───── Data excerpts

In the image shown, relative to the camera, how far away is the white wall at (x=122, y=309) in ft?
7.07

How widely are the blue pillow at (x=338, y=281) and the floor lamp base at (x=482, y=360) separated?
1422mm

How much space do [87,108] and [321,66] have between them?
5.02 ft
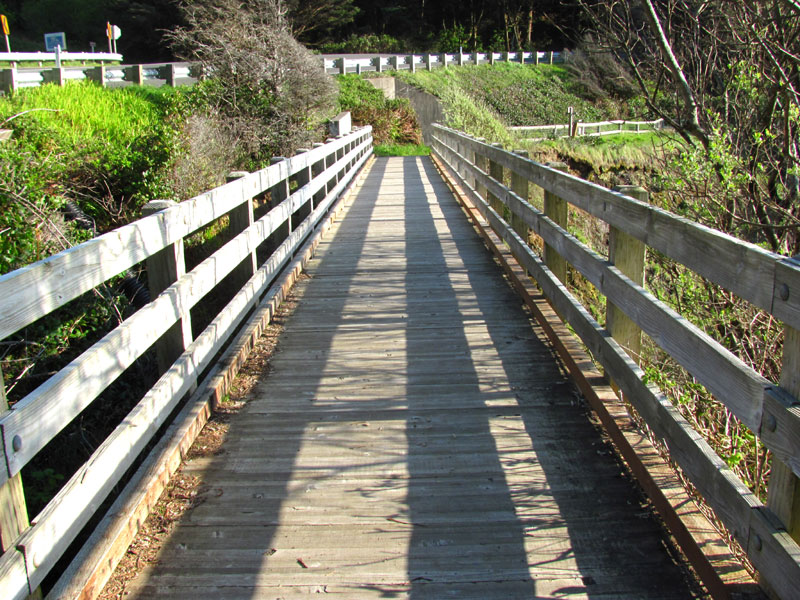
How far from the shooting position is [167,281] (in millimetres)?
3963

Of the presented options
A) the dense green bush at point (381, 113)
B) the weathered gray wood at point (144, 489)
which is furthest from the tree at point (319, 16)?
the weathered gray wood at point (144, 489)

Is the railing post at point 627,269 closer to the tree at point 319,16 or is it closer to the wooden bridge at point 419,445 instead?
the wooden bridge at point 419,445

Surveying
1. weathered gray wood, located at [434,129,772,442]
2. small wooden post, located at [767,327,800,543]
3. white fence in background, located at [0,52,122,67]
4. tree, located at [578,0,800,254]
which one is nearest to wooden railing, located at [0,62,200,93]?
white fence in background, located at [0,52,122,67]

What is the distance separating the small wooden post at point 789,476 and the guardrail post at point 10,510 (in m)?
2.18

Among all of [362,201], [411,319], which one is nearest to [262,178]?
[411,319]

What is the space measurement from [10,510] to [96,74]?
79.4 feet

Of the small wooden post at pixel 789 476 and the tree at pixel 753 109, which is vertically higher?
the tree at pixel 753 109

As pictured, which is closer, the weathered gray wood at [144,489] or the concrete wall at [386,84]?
the weathered gray wood at [144,489]

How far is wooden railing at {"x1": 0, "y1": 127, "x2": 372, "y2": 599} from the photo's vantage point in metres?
2.20

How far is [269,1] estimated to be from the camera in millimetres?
16953

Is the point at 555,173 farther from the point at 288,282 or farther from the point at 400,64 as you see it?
the point at 400,64

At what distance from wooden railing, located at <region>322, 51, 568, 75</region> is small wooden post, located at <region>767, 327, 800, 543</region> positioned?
3319cm

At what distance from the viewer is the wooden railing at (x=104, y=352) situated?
2.20 meters

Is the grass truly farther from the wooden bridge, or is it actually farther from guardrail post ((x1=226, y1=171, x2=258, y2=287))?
the wooden bridge
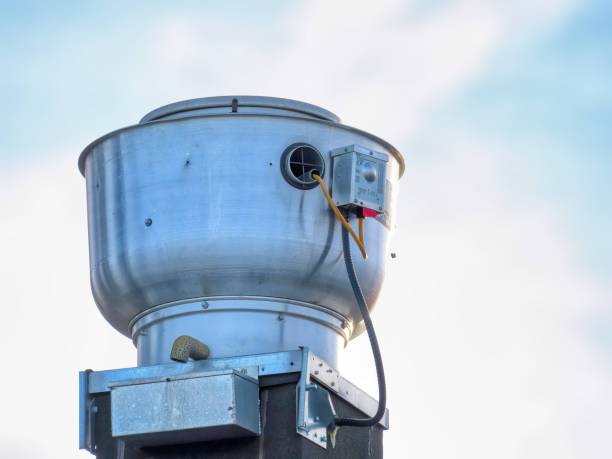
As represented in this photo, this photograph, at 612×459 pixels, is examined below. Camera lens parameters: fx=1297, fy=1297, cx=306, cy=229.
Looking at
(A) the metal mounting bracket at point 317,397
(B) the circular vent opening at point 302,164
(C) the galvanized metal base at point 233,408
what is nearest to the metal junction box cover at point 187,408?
(C) the galvanized metal base at point 233,408

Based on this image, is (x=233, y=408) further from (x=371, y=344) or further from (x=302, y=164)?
(x=302, y=164)

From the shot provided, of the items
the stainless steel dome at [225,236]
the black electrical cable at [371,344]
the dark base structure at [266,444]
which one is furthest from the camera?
the stainless steel dome at [225,236]

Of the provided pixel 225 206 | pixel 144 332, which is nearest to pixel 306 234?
pixel 225 206

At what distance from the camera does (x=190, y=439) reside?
274 inches

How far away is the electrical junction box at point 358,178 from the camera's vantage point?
7.16 meters

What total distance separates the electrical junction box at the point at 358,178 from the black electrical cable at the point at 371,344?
0.18 meters

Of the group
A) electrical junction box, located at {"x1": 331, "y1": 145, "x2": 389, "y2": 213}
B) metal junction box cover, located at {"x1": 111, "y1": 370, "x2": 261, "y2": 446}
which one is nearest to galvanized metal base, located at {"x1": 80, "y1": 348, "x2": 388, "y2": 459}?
metal junction box cover, located at {"x1": 111, "y1": 370, "x2": 261, "y2": 446}

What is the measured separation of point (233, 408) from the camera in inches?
264

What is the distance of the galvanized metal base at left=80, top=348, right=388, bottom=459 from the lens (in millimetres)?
6777

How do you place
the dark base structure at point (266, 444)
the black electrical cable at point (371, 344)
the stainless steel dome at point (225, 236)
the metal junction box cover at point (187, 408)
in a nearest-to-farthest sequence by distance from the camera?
the metal junction box cover at point (187, 408)
the dark base structure at point (266, 444)
the black electrical cable at point (371, 344)
the stainless steel dome at point (225, 236)

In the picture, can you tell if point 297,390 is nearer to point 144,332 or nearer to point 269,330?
point 269,330

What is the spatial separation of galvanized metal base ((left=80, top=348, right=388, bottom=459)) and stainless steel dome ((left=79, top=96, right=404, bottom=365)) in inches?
8.1

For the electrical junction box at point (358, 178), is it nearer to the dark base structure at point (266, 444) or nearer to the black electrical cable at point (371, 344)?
the black electrical cable at point (371, 344)

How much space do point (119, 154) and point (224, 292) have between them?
1.03m
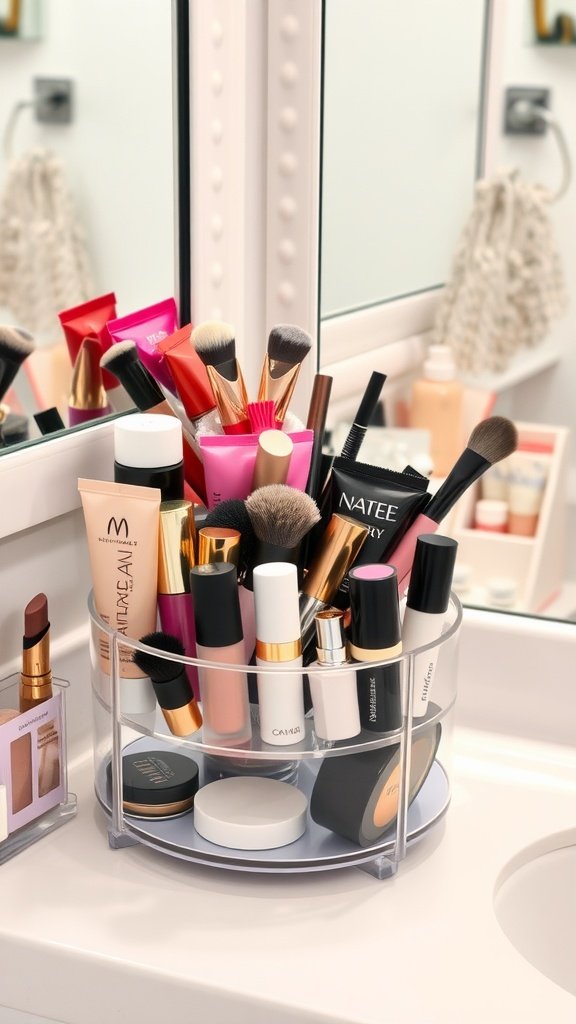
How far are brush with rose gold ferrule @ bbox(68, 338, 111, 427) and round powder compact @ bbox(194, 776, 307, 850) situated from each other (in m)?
0.24

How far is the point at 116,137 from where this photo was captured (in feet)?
A: 2.54

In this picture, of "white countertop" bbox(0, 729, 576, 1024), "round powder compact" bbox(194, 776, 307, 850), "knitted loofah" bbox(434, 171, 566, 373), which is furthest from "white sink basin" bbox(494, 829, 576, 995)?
"knitted loofah" bbox(434, 171, 566, 373)

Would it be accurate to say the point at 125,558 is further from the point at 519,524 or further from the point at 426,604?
the point at 519,524

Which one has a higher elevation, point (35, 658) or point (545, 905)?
point (35, 658)

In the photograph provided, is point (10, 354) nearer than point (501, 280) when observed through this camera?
Yes

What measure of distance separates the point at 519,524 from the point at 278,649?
376 mm

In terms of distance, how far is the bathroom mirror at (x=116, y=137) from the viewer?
0.73 m

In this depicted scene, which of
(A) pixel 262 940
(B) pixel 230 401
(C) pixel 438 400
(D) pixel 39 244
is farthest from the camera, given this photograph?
(C) pixel 438 400

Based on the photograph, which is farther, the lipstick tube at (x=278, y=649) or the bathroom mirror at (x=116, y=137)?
the bathroom mirror at (x=116, y=137)

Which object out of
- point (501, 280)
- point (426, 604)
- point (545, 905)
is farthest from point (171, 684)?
point (501, 280)

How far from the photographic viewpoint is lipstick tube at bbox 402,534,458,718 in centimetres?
53

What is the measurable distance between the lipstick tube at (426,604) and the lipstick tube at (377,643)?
0.07ft

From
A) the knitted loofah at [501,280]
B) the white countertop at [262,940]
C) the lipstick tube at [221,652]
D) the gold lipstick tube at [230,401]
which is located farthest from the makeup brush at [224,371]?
the knitted loofah at [501,280]

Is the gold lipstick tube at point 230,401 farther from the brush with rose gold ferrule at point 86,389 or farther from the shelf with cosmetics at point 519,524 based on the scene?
the shelf with cosmetics at point 519,524
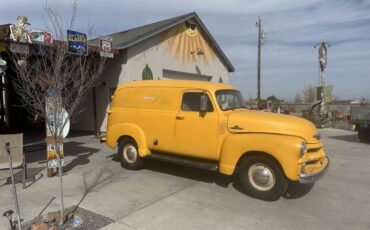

──────────

Task description
Rewrite all of the material above with every "wooden railing" changed to "wooden handrail" and nothing else altered. Leave the pictures out.

Exercise response
In the image shown, relative to the camera, how far away is the white wall at (x=122, y=309) in ft?
7.07

How widely are the blue pillow at (x=338, y=281) and the floor lamp base at (x=482, y=360) separated?
1422mm

How much space do [87,108] and [321,66] have between them?
5.02 ft
How far from the shooting position is [167,281] (in millimetres)?
3963

Of the presented options
A) the dense green bush at point (381, 113)
B) the weathered gray wood at point (144, 489)
which is furthest from the tree at point (319, 16)?
the weathered gray wood at point (144, 489)

Is the railing post at point 627,269 closer to the tree at point 319,16 or is it closer to the wooden bridge at point 419,445 instead?
the wooden bridge at point 419,445

Surveying
1. weathered gray wood, located at [434,129,772,442]
2. small wooden post, located at [767,327,800,543]
3. white fence in background, located at [0,52,122,67]
4. tree, located at [578,0,800,254]
which one is nearest to wooden handrail, located at [0,62,200,93]?
white fence in background, located at [0,52,122,67]

What is the distance separating the small wooden post at point 789,476 and the guardrail post at point 10,510 (in m)?
2.18

Among all of [362,201], [411,319], which one is nearest to [262,178]?
[411,319]

What is the space measurement from [10,510] to [96,74]?
79.4 feet

Of the small wooden post at pixel 789 476 and the tree at pixel 753 109, which is vertically higher?
the tree at pixel 753 109

As pictured, which is closer, the weathered gray wood at [144,489] or the concrete wall at [386,84]?
the weathered gray wood at [144,489]

How far is wooden handrail at {"x1": 0, "y1": 127, "x2": 372, "y2": 599} from the photo's vantage point in metres?
2.20

How far is [269,1] estimated to be from the camera in millimetres?
16953

Is the point at 555,173 farther from the point at 288,282 or farther from the point at 400,64 as you see it?
the point at 400,64

At what distance from wooden handrail, located at <region>322, 51, 568, 75</region> is small wooden post, located at <region>767, 327, 800, 543</region> positioned?
3319cm

At what distance from the viewer is the wooden handrail at (x=104, y=352) situated?
2.20 meters

Is the grass truly farther from the wooden bridge, or is it actually farther from guardrail post ((x1=226, y1=171, x2=258, y2=287))?
the wooden bridge
As represented in this photo, this photograph, at 612×459 pixels, is examined below. Camera lens parameters: fx=1297, fy=1297, cx=306, cy=229.
Looking at
(A) the metal mounting bracket at point 317,397
(B) the circular vent opening at point 302,164
(C) the galvanized metal base at point 233,408
what is nearest to the metal junction box cover at point 187,408?
(C) the galvanized metal base at point 233,408

Based on this image, is (x=233, y=408) further from (x=371, y=344) or further from (x=302, y=164)?
(x=302, y=164)

From the shot provided, of the items
the stainless steel dome at [225,236]
the black electrical cable at [371,344]
the dark base structure at [266,444]
which one is furthest from the camera?
the stainless steel dome at [225,236]

Of the provided pixel 225 206 | pixel 144 332, which is nearest to pixel 306 234?
pixel 225 206

At what distance from the camera does (x=190, y=439) reside?
274 inches

How far away is the electrical junction box at point 358,178 from the camera's vantage point?
7.16 meters

What total distance separates the electrical junction box at the point at 358,178 from the black electrical cable at the point at 371,344?
0.18 meters

Of the group
A) electrical junction box, located at {"x1": 331, "y1": 145, "x2": 389, "y2": 213}
B) metal junction box cover, located at {"x1": 111, "y1": 370, "x2": 261, "y2": 446}
which one is nearest to galvanized metal base, located at {"x1": 80, "y1": 348, "x2": 388, "y2": 459}?
metal junction box cover, located at {"x1": 111, "y1": 370, "x2": 261, "y2": 446}

What is the measured separation of point (233, 408) from the camera in inches?
264

What is the distance of the galvanized metal base at left=80, top=348, right=388, bottom=459 from the lens (in millimetres)?
6777

How do you place
the dark base structure at point (266, 444)
the black electrical cable at point (371, 344)
the stainless steel dome at point (225, 236)
the metal junction box cover at point (187, 408)
in a nearest-to-farthest sequence by distance from the camera?
the metal junction box cover at point (187, 408)
the dark base structure at point (266, 444)
the black electrical cable at point (371, 344)
the stainless steel dome at point (225, 236)

In the picture, can you tell if point 297,390 is nearer to point 144,332 or nearer to point 269,330?
point 269,330

What is the spatial separation of galvanized metal base ((left=80, top=348, right=388, bottom=459)) and stainless steel dome ((left=79, top=96, right=404, bottom=365)) in inches?
8.1

For the electrical junction box at point (358, 178), is it nearer to the dark base structure at point (266, 444) or nearer to the black electrical cable at point (371, 344)?
the black electrical cable at point (371, 344)

How much space do point (119, 154) and point (224, 292) have between them?
1.03m
How far are brush with rose gold ferrule @ bbox(68, 338, 111, 427) and round powder compact @ bbox(194, 776, 307, 850) situated from each other (in m)?
0.24

How far is the point at 116,137 from where this photo was captured (in feet)?
A: 2.54

In this picture, of "white countertop" bbox(0, 729, 576, 1024), "round powder compact" bbox(194, 776, 307, 850), "knitted loofah" bbox(434, 171, 566, 373), which is furthest from "white sink basin" bbox(494, 829, 576, 995)?
"knitted loofah" bbox(434, 171, 566, 373)

Would it be accurate to say the point at 125,558 is further from the point at 519,524 or further from the point at 426,604?
the point at 519,524

Which one has a higher elevation, point (35, 658) or point (545, 905)?
point (35, 658)

In the photograph provided, is point (10, 354) nearer than point (501, 280) when observed through this camera?
Yes

What measure of distance separates the point at 519,524 from the point at 278,649?
376 mm

In terms of distance, how far is the bathroom mirror at (x=116, y=137) from the viewer?
0.73 m

In this depicted scene, which of
(A) pixel 262 940
(B) pixel 230 401
(C) pixel 438 400
(D) pixel 39 244
is farthest from the camera, given this photograph?
(C) pixel 438 400

Based on the photograph, which is farther, the lipstick tube at (x=278, y=649) or the bathroom mirror at (x=116, y=137)?
the bathroom mirror at (x=116, y=137)

Which object out of
- point (501, 280)
- point (426, 604)
- point (545, 905)
is farthest from point (171, 684)?
point (501, 280)

How far from the photographic viewpoint is lipstick tube at bbox 402,534,458,718 in centimetres?
53

What is the measurable distance between the lipstick tube at (426,604) and the lipstick tube at (377,643)?
0.07ft

From
A) the knitted loofah at [501,280]
B) the white countertop at [262,940]
C) the lipstick tube at [221,652]
D) the gold lipstick tube at [230,401]
which is located farthest from the makeup brush at [224,371]?
the knitted loofah at [501,280]

Is the gold lipstick tube at point 230,401 farther from the brush with rose gold ferrule at point 86,389 or farther from the shelf with cosmetics at point 519,524 based on the scene?
the shelf with cosmetics at point 519,524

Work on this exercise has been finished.